= McKay McKinnon =

American plastic surgery physician

McKay McKinnon is an American physician specializing in plastic surgery. He works in Chicago, Illinois and Miami, Florida.

He graduated from medical school at the University of North Carolina School of Medicine. He completed his general surgery residency at Harvard University and his plastic surgery residency at the University of Miami. He completed plastic surgery fellowships at Children's Hospital in Boston, Massachusetts, University of Miami, and in Paris, France.
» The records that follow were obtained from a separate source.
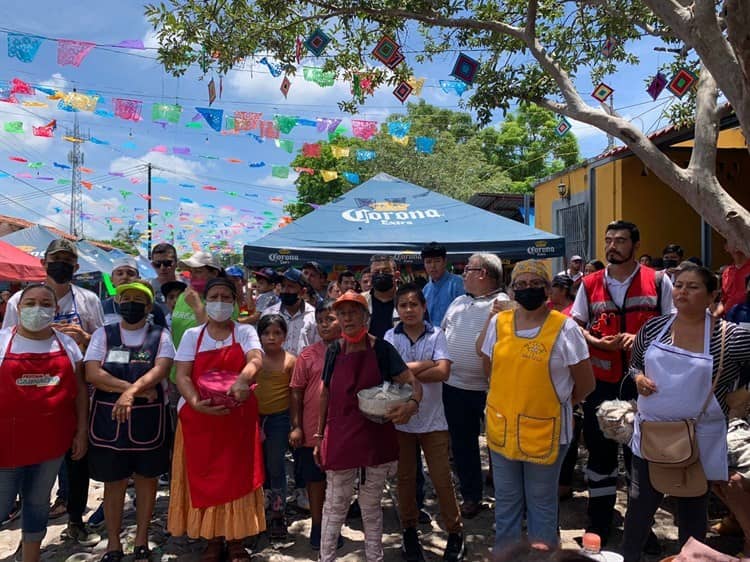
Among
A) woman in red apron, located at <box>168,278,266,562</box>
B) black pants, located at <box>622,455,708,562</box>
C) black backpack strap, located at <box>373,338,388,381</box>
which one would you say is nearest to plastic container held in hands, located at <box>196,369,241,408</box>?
woman in red apron, located at <box>168,278,266,562</box>

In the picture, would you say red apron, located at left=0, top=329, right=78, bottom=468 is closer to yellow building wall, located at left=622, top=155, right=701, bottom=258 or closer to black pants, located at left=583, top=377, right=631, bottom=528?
black pants, located at left=583, top=377, right=631, bottom=528

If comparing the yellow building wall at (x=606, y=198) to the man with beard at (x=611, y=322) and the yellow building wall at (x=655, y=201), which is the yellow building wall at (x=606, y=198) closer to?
the yellow building wall at (x=655, y=201)

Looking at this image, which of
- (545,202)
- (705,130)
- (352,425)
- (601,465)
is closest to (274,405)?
(352,425)

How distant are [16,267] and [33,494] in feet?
24.5

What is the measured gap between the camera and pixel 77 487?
394 cm

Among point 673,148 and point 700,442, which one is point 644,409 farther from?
point 673,148

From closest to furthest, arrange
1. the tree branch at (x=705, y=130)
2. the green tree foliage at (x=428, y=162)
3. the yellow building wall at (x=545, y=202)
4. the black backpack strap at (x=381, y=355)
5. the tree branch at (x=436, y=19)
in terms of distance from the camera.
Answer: the black backpack strap at (x=381, y=355) → the tree branch at (x=705, y=130) → the tree branch at (x=436, y=19) → the yellow building wall at (x=545, y=202) → the green tree foliage at (x=428, y=162)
He formerly served on the faculty at the University of Chicago Medical Center and worked at Lurie Children's Hospital in Chicago, Illinois.
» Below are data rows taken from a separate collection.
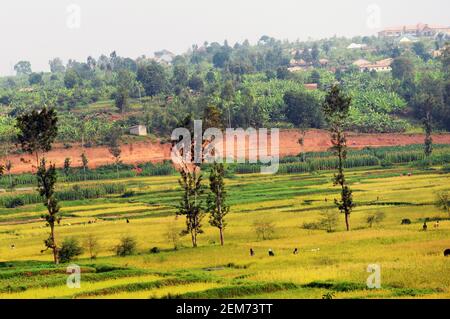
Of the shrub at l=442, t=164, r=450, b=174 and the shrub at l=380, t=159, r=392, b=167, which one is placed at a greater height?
the shrub at l=442, t=164, r=450, b=174

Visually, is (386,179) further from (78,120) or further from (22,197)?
(78,120)

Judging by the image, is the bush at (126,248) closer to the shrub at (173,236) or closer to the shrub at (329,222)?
the shrub at (173,236)

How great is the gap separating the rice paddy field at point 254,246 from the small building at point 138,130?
1486 inches

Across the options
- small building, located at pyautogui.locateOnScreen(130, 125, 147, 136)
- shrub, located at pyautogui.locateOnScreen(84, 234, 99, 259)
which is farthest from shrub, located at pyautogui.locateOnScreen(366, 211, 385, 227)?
small building, located at pyautogui.locateOnScreen(130, 125, 147, 136)

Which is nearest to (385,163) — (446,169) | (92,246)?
(446,169)

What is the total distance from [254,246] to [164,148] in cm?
8091

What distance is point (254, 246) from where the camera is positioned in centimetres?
6097

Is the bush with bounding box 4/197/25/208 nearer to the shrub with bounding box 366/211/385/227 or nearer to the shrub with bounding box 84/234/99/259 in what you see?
the shrub with bounding box 84/234/99/259

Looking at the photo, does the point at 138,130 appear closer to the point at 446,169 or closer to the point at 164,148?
the point at 164,148

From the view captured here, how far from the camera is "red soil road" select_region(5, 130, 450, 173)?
132 metres

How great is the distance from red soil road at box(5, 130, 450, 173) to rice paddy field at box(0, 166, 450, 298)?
92.2 ft

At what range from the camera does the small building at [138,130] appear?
143750 mm

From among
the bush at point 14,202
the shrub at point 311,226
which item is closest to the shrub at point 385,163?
the shrub at point 311,226

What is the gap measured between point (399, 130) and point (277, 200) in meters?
66.9
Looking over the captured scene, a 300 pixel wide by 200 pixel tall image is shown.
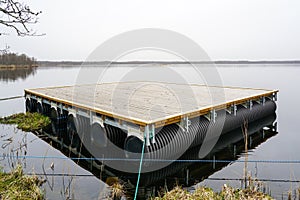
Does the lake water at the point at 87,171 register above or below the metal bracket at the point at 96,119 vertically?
below

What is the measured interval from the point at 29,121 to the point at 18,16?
6115 millimetres

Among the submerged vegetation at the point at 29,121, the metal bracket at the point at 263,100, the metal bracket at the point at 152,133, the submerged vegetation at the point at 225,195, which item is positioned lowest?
the submerged vegetation at the point at 225,195

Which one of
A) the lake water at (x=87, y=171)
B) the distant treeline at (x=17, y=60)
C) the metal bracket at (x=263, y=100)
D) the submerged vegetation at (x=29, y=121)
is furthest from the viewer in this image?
the distant treeline at (x=17, y=60)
== Tumor removal and craniofacial surgeries ==
In 1999, McKinnon treated a Michigan woman with a large tumor disorder, neurofibroma, at the University of Chicago. He removed her 200-pound tumor in an 18-hour operation that drew worldwide attention, according to USA Today. McKinnon was subsequently featured on the Oprah Winfrey Show for successfully removing the world’s biggest solid tumor.

In 2004, McKinnon was invited on a mission to Romania to treat a similar patient with a giant neurofibroma tumor. With a team of doctors, he performed a 10-hour operation and successfully removed an 80-pound tumor from a 47-year-old woman that suffers from a genetic disorder causing tumors to grow on her body, according to BBC News.
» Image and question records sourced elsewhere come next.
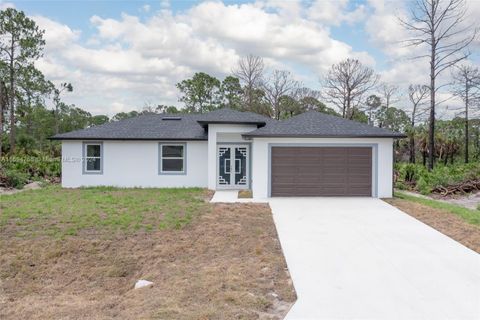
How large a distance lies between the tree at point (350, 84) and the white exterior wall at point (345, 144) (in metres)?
19.1

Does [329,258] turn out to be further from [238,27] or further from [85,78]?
[85,78]

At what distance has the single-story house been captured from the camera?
41.8ft

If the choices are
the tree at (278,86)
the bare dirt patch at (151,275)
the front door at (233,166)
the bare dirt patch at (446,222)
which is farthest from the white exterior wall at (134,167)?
the tree at (278,86)

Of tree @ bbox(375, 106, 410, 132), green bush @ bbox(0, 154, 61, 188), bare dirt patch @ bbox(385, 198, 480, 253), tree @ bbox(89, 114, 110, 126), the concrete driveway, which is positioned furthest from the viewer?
tree @ bbox(89, 114, 110, 126)

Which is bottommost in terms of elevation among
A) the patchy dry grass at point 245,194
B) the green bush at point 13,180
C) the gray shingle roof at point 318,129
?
the patchy dry grass at point 245,194

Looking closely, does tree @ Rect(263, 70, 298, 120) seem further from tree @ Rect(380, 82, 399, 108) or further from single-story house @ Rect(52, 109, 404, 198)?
single-story house @ Rect(52, 109, 404, 198)

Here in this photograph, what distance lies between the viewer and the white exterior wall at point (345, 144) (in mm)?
12688

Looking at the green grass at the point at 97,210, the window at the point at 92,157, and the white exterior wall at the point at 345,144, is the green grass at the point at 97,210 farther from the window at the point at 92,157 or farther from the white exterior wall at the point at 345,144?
the white exterior wall at the point at 345,144

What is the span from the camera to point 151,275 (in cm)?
519

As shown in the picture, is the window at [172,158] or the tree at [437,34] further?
the tree at [437,34]

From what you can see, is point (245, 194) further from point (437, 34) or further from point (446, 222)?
point (437, 34)

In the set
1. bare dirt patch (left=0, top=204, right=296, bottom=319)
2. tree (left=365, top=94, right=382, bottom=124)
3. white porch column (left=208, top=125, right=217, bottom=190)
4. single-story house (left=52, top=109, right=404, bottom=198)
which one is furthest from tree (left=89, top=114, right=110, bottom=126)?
bare dirt patch (left=0, top=204, right=296, bottom=319)

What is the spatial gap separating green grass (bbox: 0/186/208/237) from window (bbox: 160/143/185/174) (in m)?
1.63

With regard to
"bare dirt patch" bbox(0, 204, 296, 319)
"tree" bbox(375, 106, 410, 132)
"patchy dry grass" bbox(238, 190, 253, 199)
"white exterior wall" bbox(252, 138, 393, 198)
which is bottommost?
"bare dirt patch" bbox(0, 204, 296, 319)
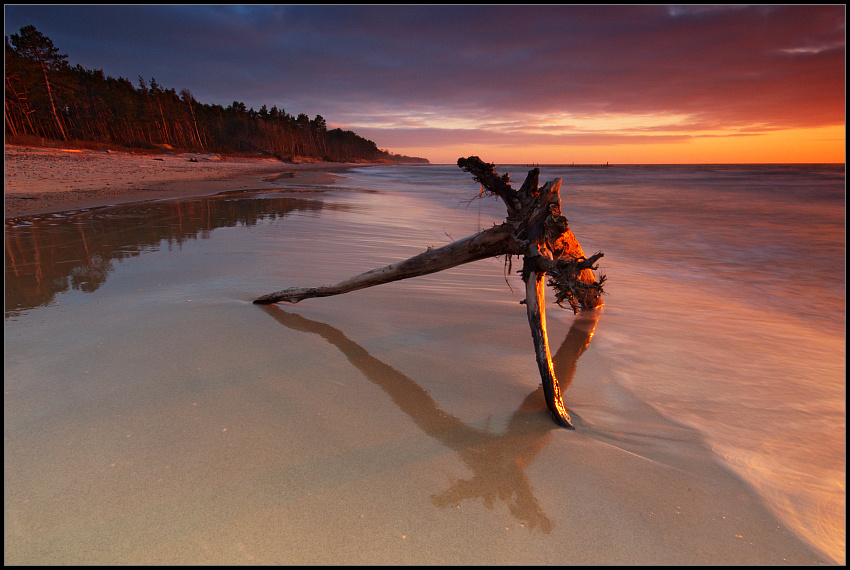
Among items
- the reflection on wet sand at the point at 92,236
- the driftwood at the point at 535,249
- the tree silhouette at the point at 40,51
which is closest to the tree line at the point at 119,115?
the tree silhouette at the point at 40,51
From 1985 to 2014 he led missions to Choluteca, Honduras where he performed cleft lip and palate and other reconstructive surgery.

In 2011, on request of US 501(c) Tree of Life International, Sam-Ottawa of Canada-based Virtual Medical Miracle Network (VM2N) connected McKinnon to Nguyen Duy Hai of Dalat Lam Dong, Vietnam, who suffered from a non-cancerous tumor weighing 198-pound (90 kg), which was growing on the right side of his abdomen. A successful 12-hour operation was performed at French Vietnam Hospital in Saigon on January 5, 2012.

In October 2012, McKinnon was featured in the television program My Giant Face Tumor on the TLC Network. In the program, he successfully removed large facial tumors from two patients, one in Ohio and the other in Thailand, who suffer from neurofibromatosis.